いま国は、副業・兼業を行うことが主体的なキャリア形成や自己実現につながるとして、副業・兼業を促進しています。しかし、実際に副業・兼業を行う理由として最も多いのは、「収入を増やしたい」「1つの仕事だけでは収入が少ない」であり、雇用形態としては非正規雇用で働く者が大きな比重を占めています。
本業と副業・兼業をともに雇われて(労働契約を締結して) 働く場合、両方の労働時間を合算した上で、残業代の計算などを行うルールになっています。
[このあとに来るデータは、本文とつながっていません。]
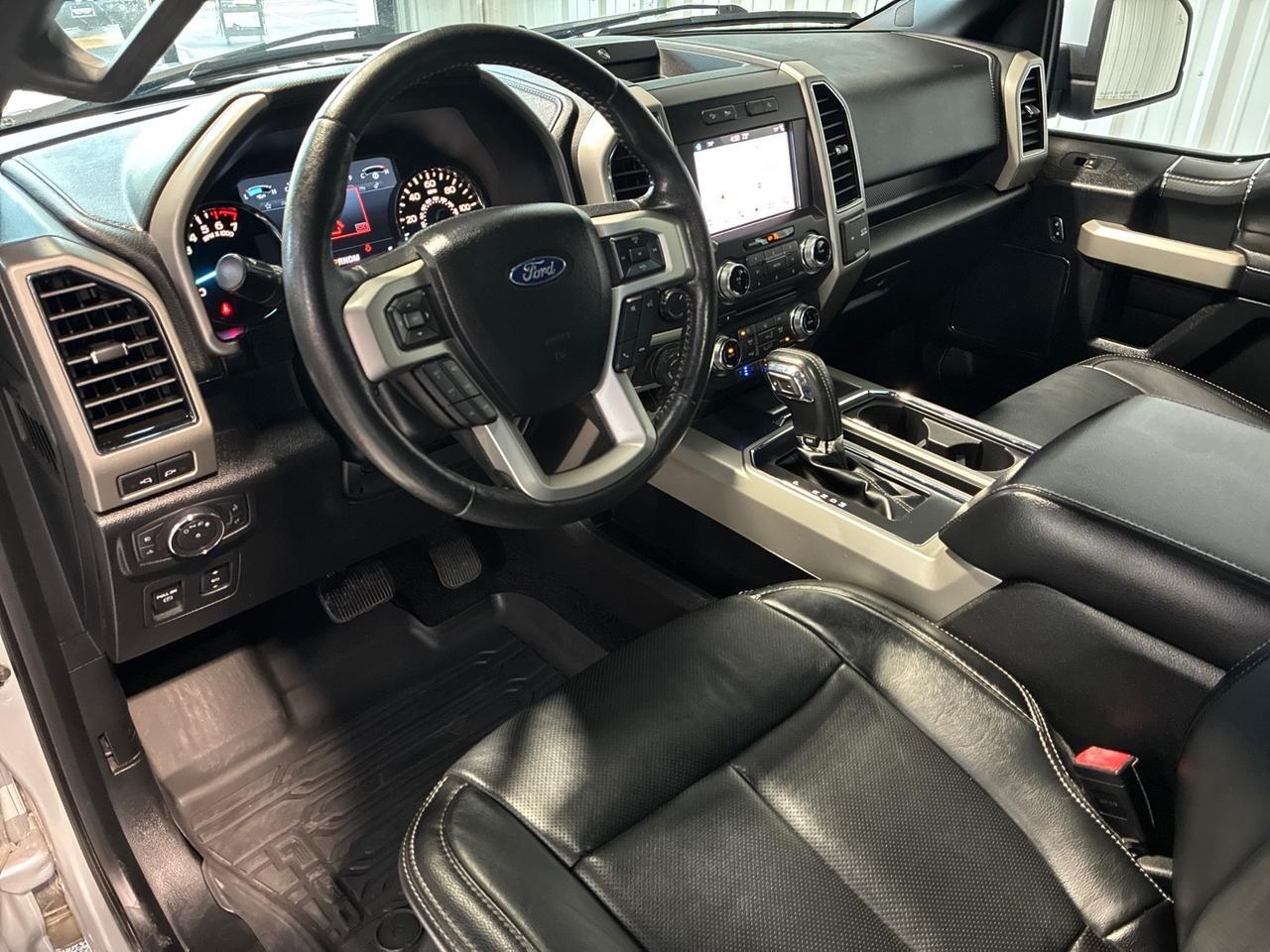 2018 Ford F-150 Lariat, 5.0 V8, 4x4, 502A Luxury Pkg, Pano Roof, FX4, Tow, 36 Gallon Tank Houston TX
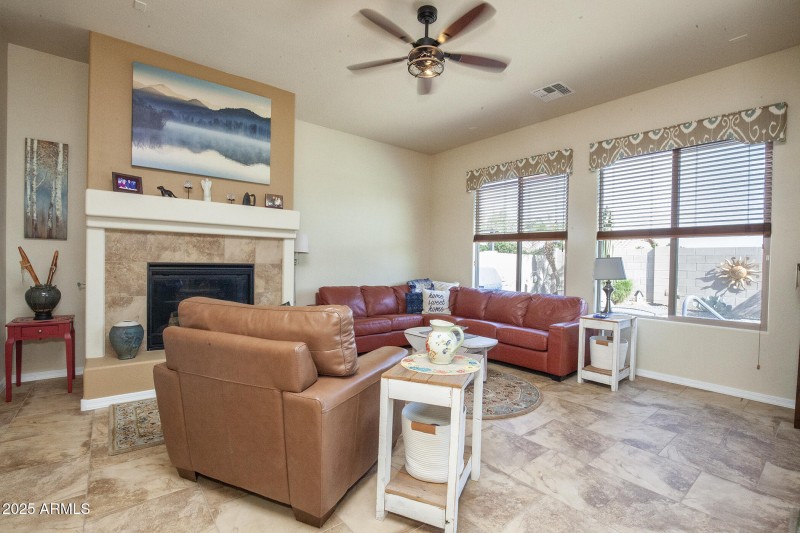 049_25944WPontiacDr (1)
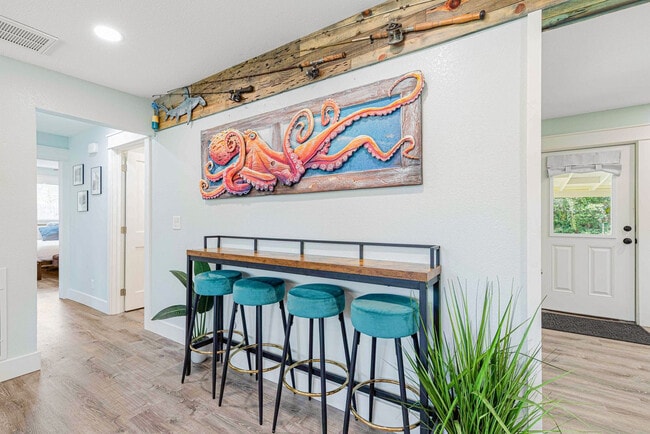 Building Photo - 22 Waynel Cir SE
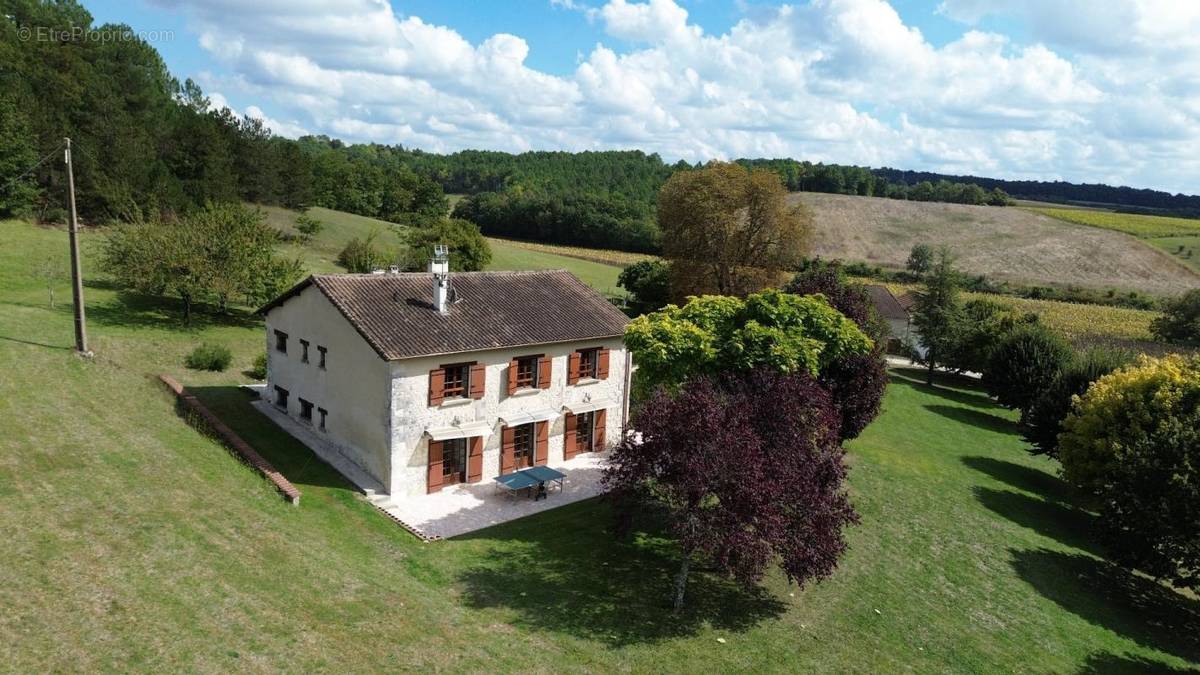 Maison à GRAND-BRASSAC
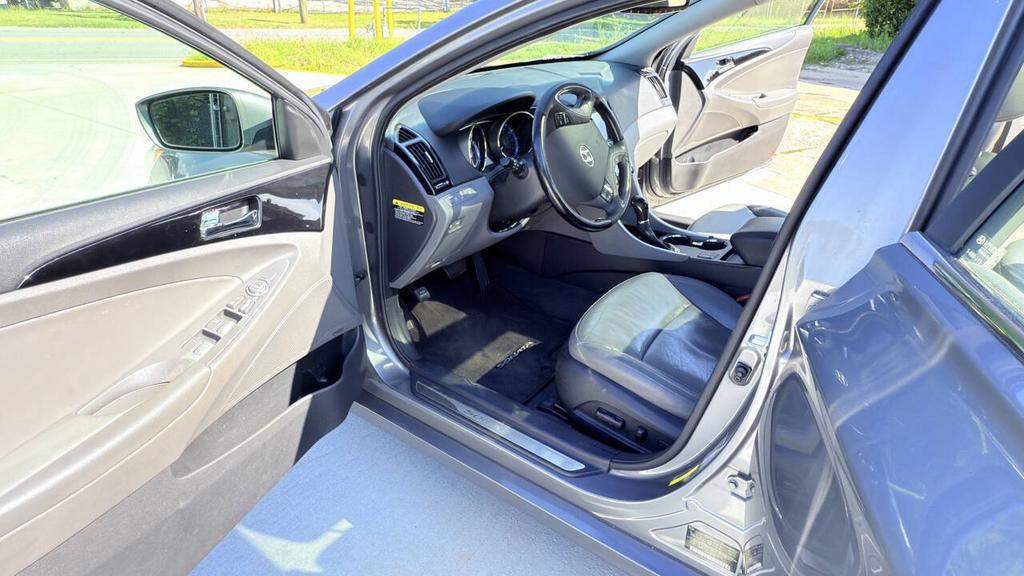 2013 Hyundai Sonata - $7,500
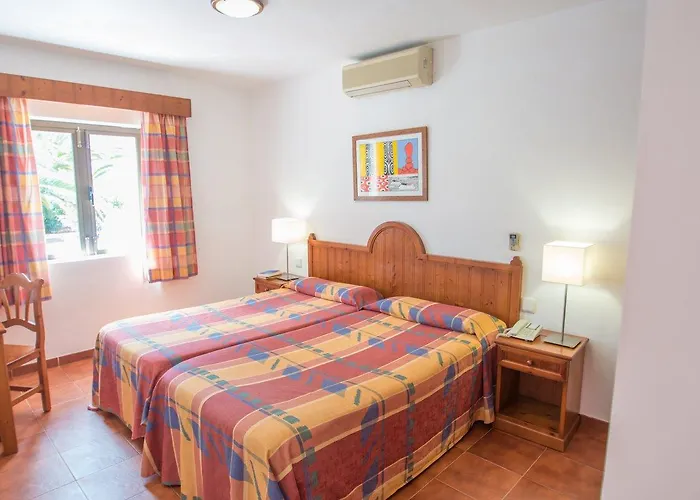 Hl里奥白色海滩酒店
(参考)厚生労働省「副業・兼業における労働時間の通算について」
ただし、実際に労働時間を通算する上では、以下のような課題があります。
労働時間を通算するためには、本業勤務先、副業・兼業の勤務先に労働時間数の報告が必要ですが、「勤務先が報告を求めず、報告をしていない」者が多くいます。適切に労働時間の通算が行われず、結果として長時間労働となっていたり、健康確保措置が行われていないことなどが懸念されます。
副業・兼業がフリーランス(非雇用)の場合、現行法上、基本的にはフリーランスは「労働者」と認められていないため、上記の労働時間の通算ルールが適用されません。したがって、本業の使用者が副業・兼業先の労働時間を把握する必要が無く、結果として長時間労働や健康被害につながる懸念があります。